I created this BT
https://bz.apache.org/SpamAssassin/show_bug.cgi?id=7360 to implement
SPF-like checks on From: sender as well in addition to envelope sender
(if they differ). It was rejected as invalid because SPF specs are
That is probably true, but it doesn't change the fact that SPF specs as
they are make SPF completely useless. Anyone can spoof anyone's e-mail
right now simply by changing the From: in mail header, and majority, if
not all anti-spam software checks only envelope sender and nothing else.
DKIM and DMARC don't really help much here either. It's true it's
possible to set DMARC policies to require all From fields to be same,
but I don't think that spam assassin is capable of dealing with DMARC
either, plus this policy is really extremely weak.

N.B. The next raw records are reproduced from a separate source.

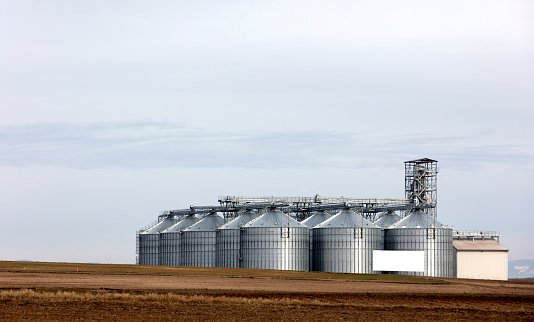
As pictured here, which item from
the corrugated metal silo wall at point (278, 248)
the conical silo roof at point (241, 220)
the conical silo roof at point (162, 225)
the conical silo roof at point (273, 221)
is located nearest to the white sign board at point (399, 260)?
the corrugated metal silo wall at point (278, 248)

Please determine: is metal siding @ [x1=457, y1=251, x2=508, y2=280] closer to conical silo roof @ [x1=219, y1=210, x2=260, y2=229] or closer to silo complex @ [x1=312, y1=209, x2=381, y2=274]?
silo complex @ [x1=312, y1=209, x2=381, y2=274]

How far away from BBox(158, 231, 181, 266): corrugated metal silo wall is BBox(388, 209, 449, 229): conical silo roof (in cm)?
3986

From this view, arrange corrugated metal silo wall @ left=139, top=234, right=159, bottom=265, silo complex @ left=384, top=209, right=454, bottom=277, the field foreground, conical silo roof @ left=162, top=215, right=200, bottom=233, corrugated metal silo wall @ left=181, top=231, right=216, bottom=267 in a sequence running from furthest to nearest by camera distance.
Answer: corrugated metal silo wall @ left=139, top=234, right=159, bottom=265, conical silo roof @ left=162, top=215, right=200, bottom=233, corrugated metal silo wall @ left=181, top=231, right=216, bottom=267, silo complex @ left=384, top=209, right=454, bottom=277, the field foreground

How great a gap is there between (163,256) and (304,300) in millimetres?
88738

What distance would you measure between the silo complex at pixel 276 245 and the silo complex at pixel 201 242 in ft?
39.3

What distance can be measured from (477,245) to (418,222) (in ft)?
64.4

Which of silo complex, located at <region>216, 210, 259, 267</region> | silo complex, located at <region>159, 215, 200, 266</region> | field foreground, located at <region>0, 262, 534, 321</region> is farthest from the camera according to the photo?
silo complex, located at <region>159, 215, 200, 266</region>

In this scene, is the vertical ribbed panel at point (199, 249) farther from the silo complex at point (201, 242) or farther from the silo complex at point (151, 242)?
the silo complex at point (151, 242)

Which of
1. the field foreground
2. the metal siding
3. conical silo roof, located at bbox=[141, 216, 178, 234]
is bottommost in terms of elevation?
the metal siding

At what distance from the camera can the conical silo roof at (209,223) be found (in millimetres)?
139288

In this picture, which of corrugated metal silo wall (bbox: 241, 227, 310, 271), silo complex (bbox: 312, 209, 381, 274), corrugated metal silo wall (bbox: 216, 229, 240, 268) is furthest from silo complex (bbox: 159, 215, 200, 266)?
silo complex (bbox: 312, 209, 381, 274)

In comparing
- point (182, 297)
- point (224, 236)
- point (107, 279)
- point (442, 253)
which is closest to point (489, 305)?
point (182, 297)

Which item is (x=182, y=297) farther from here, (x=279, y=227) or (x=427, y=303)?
(x=279, y=227)

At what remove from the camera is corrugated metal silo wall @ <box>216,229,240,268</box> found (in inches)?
5074
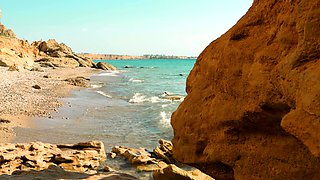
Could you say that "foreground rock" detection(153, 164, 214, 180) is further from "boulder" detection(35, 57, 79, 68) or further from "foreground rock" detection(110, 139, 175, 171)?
"boulder" detection(35, 57, 79, 68)

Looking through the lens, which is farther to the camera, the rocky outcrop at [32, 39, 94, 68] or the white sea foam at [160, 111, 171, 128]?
the rocky outcrop at [32, 39, 94, 68]

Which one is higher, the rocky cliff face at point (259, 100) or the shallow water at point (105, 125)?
the rocky cliff face at point (259, 100)

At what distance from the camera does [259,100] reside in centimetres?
461

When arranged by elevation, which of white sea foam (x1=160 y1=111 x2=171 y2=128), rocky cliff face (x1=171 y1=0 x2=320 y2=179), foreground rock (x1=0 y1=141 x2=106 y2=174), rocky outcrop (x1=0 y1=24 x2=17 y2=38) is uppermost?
rocky outcrop (x1=0 y1=24 x2=17 y2=38)

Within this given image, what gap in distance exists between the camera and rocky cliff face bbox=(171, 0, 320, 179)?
3.56 metres

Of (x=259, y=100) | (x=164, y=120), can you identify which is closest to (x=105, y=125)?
(x=164, y=120)

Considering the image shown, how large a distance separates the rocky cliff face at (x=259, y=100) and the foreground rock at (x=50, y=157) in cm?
497

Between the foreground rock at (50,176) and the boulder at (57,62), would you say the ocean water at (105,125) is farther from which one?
the boulder at (57,62)

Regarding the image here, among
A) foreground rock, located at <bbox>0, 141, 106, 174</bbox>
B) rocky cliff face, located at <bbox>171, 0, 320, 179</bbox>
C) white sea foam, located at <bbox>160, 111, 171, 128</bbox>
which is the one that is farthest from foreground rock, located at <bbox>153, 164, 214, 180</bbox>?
white sea foam, located at <bbox>160, 111, 171, 128</bbox>

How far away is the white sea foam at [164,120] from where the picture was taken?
19.6 meters

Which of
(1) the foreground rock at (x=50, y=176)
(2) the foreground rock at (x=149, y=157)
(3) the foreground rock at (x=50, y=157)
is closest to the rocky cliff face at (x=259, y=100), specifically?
(1) the foreground rock at (x=50, y=176)

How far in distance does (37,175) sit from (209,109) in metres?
4.88

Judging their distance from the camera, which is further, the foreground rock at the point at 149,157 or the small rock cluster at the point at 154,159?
the foreground rock at the point at 149,157

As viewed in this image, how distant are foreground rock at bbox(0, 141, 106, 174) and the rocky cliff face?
4970 mm
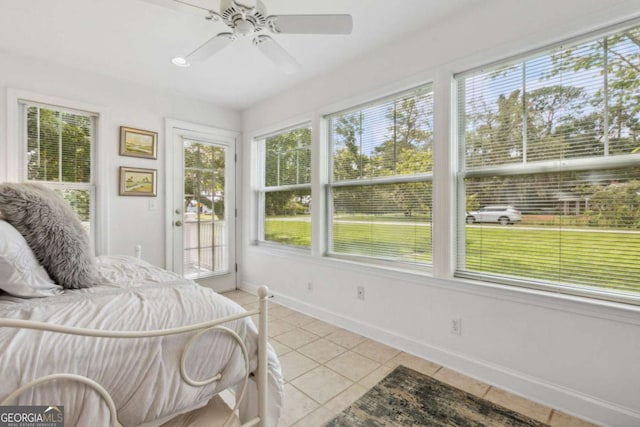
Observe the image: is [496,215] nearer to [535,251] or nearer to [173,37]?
[535,251]

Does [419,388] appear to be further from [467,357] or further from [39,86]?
[39,86]

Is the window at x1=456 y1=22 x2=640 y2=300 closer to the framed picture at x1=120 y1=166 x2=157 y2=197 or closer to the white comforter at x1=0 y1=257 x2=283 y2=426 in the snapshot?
the white comforter at x1=0 y1=257 x2=283 y2=426

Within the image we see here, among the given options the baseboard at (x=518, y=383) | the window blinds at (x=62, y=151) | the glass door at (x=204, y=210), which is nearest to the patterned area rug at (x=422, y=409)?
the baseboard at (x=518, y=383)

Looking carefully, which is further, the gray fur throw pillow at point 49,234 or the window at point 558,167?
the window at point 558,167

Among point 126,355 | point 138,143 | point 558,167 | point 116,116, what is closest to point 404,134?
point 558,167

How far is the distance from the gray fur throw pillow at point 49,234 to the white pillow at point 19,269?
49 millimetres

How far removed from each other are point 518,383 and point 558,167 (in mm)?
1325

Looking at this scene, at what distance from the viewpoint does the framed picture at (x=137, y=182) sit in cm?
312

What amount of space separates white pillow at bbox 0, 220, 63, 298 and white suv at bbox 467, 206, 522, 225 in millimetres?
2387

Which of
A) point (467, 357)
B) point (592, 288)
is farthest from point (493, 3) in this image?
point (467, 357)

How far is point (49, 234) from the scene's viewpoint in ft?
4.48

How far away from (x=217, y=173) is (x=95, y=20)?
1.99 m

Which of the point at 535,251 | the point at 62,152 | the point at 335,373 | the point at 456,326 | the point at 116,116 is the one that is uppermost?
the point at 116,116

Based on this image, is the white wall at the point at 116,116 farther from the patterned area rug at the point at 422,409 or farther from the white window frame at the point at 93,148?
the patterned area rug at the point at 422,409
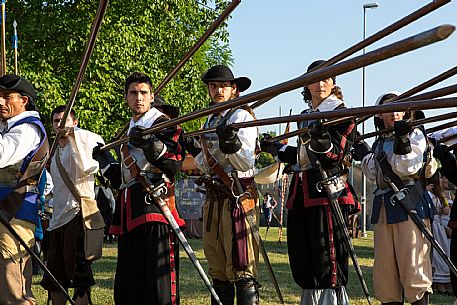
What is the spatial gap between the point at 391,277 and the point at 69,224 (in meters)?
2.79

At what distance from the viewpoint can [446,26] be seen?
235cm

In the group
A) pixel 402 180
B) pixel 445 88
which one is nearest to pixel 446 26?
pixel 445 88

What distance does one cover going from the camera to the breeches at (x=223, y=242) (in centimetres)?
603

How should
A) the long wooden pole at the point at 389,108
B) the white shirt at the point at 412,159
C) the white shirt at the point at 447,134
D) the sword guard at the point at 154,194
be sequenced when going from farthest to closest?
the white shirt at the point at 447,134 → the white shirt at the point at 412,159 → the sword guard at the point at 154,194 → the long wooden pole at the point at 389,108

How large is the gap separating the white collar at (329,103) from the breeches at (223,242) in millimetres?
1037

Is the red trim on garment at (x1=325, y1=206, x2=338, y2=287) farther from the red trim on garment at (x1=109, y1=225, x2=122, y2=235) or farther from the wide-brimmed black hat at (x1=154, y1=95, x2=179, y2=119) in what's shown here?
the red trim on garment at (x1=109, y1=225, x2=122, y2=235)

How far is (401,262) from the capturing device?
6035 mm

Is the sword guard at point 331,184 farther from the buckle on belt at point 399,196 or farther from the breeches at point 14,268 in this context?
the breeches at point 14,268

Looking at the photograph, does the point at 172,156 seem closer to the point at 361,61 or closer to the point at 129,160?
the point at 129,160

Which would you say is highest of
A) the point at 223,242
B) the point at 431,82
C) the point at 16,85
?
the point at 16,85

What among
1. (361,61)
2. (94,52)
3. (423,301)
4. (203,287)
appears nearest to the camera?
(361,61)

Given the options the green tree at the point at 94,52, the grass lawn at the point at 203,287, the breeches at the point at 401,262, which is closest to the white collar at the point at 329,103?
the breeches at the point at 401,262

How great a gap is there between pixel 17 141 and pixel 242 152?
5.60 ft

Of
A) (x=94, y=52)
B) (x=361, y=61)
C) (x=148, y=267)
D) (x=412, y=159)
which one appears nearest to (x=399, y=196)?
(x=412, y=159)
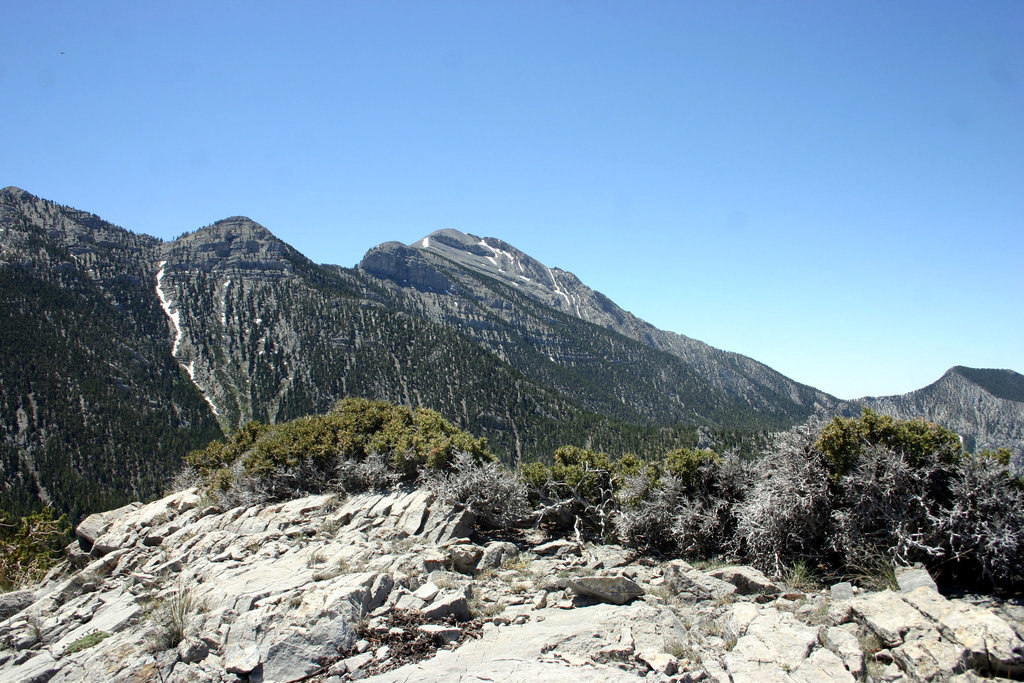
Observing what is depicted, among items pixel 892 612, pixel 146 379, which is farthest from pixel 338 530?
pixel 146 379

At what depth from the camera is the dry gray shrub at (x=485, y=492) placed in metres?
15.9

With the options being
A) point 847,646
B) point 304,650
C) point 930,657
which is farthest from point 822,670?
point 304,650

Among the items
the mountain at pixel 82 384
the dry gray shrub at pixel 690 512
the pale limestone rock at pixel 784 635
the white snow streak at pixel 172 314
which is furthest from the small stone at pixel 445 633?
the white snow streak at pixel 172 314

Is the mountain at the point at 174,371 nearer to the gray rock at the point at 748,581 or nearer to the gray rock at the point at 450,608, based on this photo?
the gray rock at the point at 450,608

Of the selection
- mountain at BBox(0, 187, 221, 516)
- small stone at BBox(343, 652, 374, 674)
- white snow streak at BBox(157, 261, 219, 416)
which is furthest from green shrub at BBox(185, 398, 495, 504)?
white snow streak at BBox(157, 261, 219, 416)

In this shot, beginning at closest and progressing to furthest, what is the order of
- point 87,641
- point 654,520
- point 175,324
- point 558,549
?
1. point 87,641
2. point 558,549
3. point 654,520
4. point 175,324

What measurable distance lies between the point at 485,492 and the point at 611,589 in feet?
21.0

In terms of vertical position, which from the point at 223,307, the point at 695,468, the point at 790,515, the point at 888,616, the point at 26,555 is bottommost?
the point at 26,555

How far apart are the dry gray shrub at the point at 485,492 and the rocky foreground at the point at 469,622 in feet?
4.66

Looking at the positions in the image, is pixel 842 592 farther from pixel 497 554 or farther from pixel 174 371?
pixel 174 371

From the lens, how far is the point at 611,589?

Gmail has one of best antispams and antispoof protections, but it could
still be easily spoofed like this, only difference was that when you
open a header of email in gmail, you see that DMARC check failed, but
otherwise it's not mentioned anywhere.
Is there any way to get spam assassin to actually figure out that e-mail
is spoofed even if it's obviously easy to figure out? I mean, if you
have a domain with DKIM, DMARC and SPF record and someone is pretending
they are you just by forging "From:" in header, which 99% of mail
clients show as real sender of message, it should be able to recognize
that this is obvious forgery and not let the message pass through with
no score added at all... Isn't this like completely flawed design?